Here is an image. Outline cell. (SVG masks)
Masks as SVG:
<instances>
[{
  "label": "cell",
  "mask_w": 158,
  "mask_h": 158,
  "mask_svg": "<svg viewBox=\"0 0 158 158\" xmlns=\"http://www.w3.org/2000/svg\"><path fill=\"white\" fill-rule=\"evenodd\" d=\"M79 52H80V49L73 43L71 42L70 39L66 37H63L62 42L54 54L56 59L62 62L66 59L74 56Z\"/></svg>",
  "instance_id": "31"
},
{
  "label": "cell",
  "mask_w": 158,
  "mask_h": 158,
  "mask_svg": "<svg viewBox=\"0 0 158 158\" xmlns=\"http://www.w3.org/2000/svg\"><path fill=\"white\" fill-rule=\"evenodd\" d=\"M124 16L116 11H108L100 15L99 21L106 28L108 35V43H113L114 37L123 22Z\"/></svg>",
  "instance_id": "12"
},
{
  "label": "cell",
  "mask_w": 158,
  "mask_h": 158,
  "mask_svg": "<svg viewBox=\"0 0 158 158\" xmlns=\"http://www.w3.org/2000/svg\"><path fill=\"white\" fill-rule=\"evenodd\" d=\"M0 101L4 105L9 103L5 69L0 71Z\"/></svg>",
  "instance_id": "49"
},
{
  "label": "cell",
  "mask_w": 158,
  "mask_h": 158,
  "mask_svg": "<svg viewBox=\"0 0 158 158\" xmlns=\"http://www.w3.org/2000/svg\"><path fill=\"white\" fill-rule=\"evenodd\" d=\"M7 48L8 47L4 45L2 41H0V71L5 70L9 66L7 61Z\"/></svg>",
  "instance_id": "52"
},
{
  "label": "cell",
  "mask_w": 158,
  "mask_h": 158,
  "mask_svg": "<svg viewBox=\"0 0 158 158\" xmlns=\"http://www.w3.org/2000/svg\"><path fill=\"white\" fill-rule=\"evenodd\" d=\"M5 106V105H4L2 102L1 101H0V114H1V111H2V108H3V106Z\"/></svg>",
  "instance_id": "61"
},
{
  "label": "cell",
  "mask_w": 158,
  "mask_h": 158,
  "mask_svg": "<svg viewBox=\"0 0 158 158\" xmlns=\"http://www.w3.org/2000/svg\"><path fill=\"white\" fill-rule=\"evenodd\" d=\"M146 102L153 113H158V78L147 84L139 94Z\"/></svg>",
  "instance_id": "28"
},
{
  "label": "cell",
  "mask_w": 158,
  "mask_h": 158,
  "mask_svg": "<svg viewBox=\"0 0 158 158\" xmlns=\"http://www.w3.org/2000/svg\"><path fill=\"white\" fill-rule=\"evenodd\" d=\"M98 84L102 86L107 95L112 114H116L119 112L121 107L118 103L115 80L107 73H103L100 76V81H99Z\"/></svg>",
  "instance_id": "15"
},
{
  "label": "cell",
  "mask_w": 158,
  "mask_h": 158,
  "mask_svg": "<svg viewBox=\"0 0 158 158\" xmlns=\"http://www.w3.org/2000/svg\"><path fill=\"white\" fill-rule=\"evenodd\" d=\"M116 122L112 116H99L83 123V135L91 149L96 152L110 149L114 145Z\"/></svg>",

####

_TASK_
Please reproduce the rows verbatim: begin at their first line and stop after the line that contains "52H80V49L73 43L71 42L70".

_SOLUTION TO THIS TASK_
Here is an image. Outline cell. (SVG masks)
Masks as SVG:
<instances>
[{
  "label": "cell",
  "mask_w": 158,
  "mask_h": 158,
  "mask_svg": "<svg viewBox=\"0 0 158 158\" xmlns=\"http://www.w3.org/2000/svg\"><path fill=\"white\" fill-rule=\"evenodd\" d=\"M79 52H80V49L73 43L71 42L70 39L66 37H63L62 42L54 54L56 59L62 62L66 59L74 56Z\"/></svg>",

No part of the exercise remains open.